> _Instructions to follow_: All entries below are to be set down again, identical to the source.

==========

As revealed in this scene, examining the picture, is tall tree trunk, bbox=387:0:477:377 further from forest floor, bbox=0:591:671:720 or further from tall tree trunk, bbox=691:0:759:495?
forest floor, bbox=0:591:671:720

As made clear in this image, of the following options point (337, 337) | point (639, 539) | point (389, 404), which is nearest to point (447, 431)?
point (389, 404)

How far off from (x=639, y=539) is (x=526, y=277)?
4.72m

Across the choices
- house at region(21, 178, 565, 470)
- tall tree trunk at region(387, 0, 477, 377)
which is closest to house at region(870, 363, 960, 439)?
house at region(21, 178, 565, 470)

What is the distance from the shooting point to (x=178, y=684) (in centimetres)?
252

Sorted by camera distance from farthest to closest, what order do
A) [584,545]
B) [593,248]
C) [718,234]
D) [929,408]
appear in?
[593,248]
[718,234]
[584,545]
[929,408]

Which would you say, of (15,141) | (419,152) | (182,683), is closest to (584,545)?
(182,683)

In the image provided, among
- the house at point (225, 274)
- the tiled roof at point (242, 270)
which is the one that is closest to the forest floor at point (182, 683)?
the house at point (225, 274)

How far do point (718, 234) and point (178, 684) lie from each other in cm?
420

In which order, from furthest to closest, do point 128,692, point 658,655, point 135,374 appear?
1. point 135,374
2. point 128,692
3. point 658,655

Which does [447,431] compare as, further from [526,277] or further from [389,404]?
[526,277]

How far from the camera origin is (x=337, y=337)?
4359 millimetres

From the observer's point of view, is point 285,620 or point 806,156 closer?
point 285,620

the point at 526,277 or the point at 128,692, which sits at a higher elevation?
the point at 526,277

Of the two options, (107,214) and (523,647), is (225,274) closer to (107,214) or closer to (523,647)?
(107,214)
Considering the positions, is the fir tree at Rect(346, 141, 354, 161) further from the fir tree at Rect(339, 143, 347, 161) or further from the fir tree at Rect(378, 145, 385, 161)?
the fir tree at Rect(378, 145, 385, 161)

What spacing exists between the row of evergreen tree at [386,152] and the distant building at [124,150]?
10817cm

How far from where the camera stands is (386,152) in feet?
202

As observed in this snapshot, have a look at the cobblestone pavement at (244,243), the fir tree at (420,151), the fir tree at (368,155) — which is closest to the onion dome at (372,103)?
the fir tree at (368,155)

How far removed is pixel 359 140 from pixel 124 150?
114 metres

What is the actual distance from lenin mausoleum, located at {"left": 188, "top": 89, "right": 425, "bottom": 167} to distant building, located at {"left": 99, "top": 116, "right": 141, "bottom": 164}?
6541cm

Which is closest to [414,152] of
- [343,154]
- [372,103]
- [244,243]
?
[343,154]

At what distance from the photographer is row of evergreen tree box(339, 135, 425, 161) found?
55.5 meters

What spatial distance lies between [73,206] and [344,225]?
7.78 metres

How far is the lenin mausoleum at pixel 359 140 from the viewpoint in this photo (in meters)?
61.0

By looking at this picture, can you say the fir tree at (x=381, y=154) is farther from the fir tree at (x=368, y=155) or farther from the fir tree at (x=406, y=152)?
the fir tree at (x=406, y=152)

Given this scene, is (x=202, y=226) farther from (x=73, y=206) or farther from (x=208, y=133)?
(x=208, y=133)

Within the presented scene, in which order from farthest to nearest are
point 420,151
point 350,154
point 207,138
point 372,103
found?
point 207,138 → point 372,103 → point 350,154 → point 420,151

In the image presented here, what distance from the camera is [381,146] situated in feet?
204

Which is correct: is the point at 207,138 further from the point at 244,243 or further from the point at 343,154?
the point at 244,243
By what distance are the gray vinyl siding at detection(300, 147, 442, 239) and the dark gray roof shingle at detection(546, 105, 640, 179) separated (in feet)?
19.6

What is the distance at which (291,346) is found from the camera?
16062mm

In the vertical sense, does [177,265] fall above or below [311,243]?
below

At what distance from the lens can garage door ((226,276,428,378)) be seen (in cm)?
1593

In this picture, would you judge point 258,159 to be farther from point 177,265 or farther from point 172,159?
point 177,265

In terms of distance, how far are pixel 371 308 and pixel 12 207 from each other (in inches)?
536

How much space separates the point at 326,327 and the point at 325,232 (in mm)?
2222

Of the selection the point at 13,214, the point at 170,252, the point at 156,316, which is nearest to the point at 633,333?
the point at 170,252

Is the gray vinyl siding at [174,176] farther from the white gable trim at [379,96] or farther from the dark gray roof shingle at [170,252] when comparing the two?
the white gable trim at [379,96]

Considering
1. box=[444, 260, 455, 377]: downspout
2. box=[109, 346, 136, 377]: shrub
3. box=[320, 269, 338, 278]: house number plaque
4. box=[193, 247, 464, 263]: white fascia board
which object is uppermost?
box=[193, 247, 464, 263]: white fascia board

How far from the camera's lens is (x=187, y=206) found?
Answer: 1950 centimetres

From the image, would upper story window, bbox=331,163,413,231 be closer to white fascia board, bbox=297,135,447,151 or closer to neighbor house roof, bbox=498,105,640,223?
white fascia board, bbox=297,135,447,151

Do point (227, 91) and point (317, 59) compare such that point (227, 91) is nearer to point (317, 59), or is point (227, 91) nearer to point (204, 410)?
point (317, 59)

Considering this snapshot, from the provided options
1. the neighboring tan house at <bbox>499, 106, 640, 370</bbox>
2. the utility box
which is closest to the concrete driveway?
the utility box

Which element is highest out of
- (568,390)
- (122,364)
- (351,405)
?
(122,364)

==========

> _Answer_:
As revealed in this scene, examining the picture, is tall tree trunk, bbox=387:0:477:377 further from forest floor, bbox=0:591:671:720 or further from tall tree trunk, bbox=691:0:759:495?
forest floor, bbox=0:591:671:720

As made clear in this image, of the following options point (337, 337) | point (639, 539) | point (389, 404), which is nearest to point (447, 431)?
point (389, 404)

How far off from (x=639, y=539) is (x=526, y=277)?
4.72m

Across the choices
- house at region(21, 178, 565, 470)
- tall tree trunk at region(387, 0, 477, 377)
which is closest to house at region(870, 363, 960, 439)?
house at region(21, 178, 565, 470)

What is the distance from the shooting point to (x=178, y=684) (in centimetres)?
252

Sorted by camera distance from farthest to closest, what order do
A) [584,545]
B) [593,248]
C) [718,234]
D) [929,408]
appear in?
[593,248]
[718,234]
[584,545]
[929,408]

Which would you say, of (15,141) | (419,152) | (182,683), is closest to (584,545)?
(182,683)

In the image provided, among
- the house at point (225, 274)
- the tiled roof at point (242, 270)
which is the one that is closest to the forest floor at point (182, 683)?
the house at point (225, 274)

How far do point (718, 234) and point (178, 684) lie from each other in cm?
420

In which order, from furthest to closest, do point 128,692, point 658,655, point 135,374 appear?
1. point 135,374
2. point 128,692
3. point 658,655

Which does [447,431] compare as, further from [526,277] or further from [389,404]?
[526,277]

How far from the camera origin is (x=337, y=337)?
4359 millimetres

From the observer's point of view, is point 285,620 or point 806,156 closer?
point 285,620

the point at 526,277 or the point at 128,692, which sits at a higher elevation?
the point at 526,277

Of the two options, (107,214) and (523,647), is (225,274) closer to (107,214) or closer to (523,647)?
(107,214)
Considering the positions, is the fir tree at Rect(346, 141, 354, 161) further from the fir tree at Rect(339, 143, 347, 161) or further from the fir tree at Rect(378, 145, 385, 161)?
the fir tree at Rect(378, 145, 385, 161)

What spacing exists between the row of evergreen tree at [386,152] and the distant building at [124,150]?
10817cm

How far from where the camera stands is (386,152) in feet?
202

As observed in this snapshot, have a look at the cobblestone pavement at (244,243), the fir tree at (420,151), the fir tree at (368,155) — which is closest to the onion dome at (372,103)?
the fir tree at (368,155)

How far removed is pixel 359 140 from pixel 124 150?
114 metres

What is the actual distance from lenin mausoleum, located at {"left": 188, "top": 89, "right": 425, "bottom": 167} to distant building, located at {"left": 99, "top": 116, "right": 141, "bottom": 164}?
6541cm

Which is closest to [414,152] of
- [343,154]
- [372,103]
- [244,243]
?
[343,154]

At what distance from the photographer is row of evergreen tree box(339, 135, 425, 161) found?
55.5 meters

What spatial distance lies between [73,206] and [344,225]?
7.78 metres

How far is the lenin mausoleum at pixel 359 140 from the viewpoint in this photo (in meters)?
61.0

By looking at this picture, can you say the fir tree at (x=381, y=154) is farther from the fir tree at (x=368, y=155) or farther from the fir tree at (x=406, y=152)?
the fir tree at (x=406, y=152)

Given this scene, is (x=202, y=226) farther from (x=73, y=206) or farther from (x=208, y=133)?
(x=208, y=133)

Within the presented scene, in which order from farthest to nearest are
point 420,151
point 350,154
point 207,138
point 372,103
found?
point 207,138 → point 372,103 → point 350,154 → point 420,151

In the image presented here, what distance from the camera is [381,146] situated in feet?
204

Which is correct: is the point at 207,138 further from the point at 244,243 or further from the point at 343,154?
the point at 244,243
By what distance are the gray vinyl siding at detection(300, 147, 442, 239) and the dark gray roof shingle at detection(546, 105, 640, 179) separated (in feet)?
19.6

What is the distance at which (291,346) is found from the camera?
16062mm

In the vertical sense, does [177,265] fall above or below [311,243]?
below

At what distance from the lens can garage door ((226,276,428,378)) be seen (in cm)?
1593

In this picture, would you judge point 258,159 to be farther from point 177,265 or farther from point 172,159?
point 177,265

In terms of distance, how far are pixel 371 308 and pixel 12 207 from each other (in inches)?
536

How much space separates the point at 326,327 and the point at 325,232 (in mm)?
2222

Of the selection the point at 13,214, the point at 170,252, the point at 156,316, which is nearest to the point at 633,333?
the point at 170,252

Is the gray vinyl siding at [174,176] farther from the white gable trim at [379,96] or farther from the dark gray roof shingle at [170,252] when comparing the two?
the white gable trim at [379,96]

Considering
1. box=[444, 260, 455, 377]: downspout
2. box=[109, 346, 136, 377]: shrub
3. box=[320, 269, 338, 278]: house number plaque
4. box=[193, 247, 464, 263]: white fascia board
which object is uppermost?
box=[193, 247, 464, 263]: white fascia board

How far from the camera's lens is (x=187, y=206) found?
Answer: 1950 centimetres

From the image, would upper story window, bbox=331,163,413,231 be closer to white fascia board, bbox=297,135,447,151 or closer to neighbor house roof, bbox=498,105,640,223?
white fascia board, bbox=297,135,447,151

Do point (227, 91) and point (317, 59) compare such that point (227, 91) is nearer to point (317, 59), or is point (227, 91) nearer to point (204, 410)?
point (317, 59)

Considering this snapshot, from the provided options
1. the neighboring tan house at <bbox>499, 106, 640, 370</bbox>
2. the utility box
which is closest to the concrete driveway?
the utility box

Which element is highest out of
- (568,390)
- (122,364)
- (351,405)
?
(122,364)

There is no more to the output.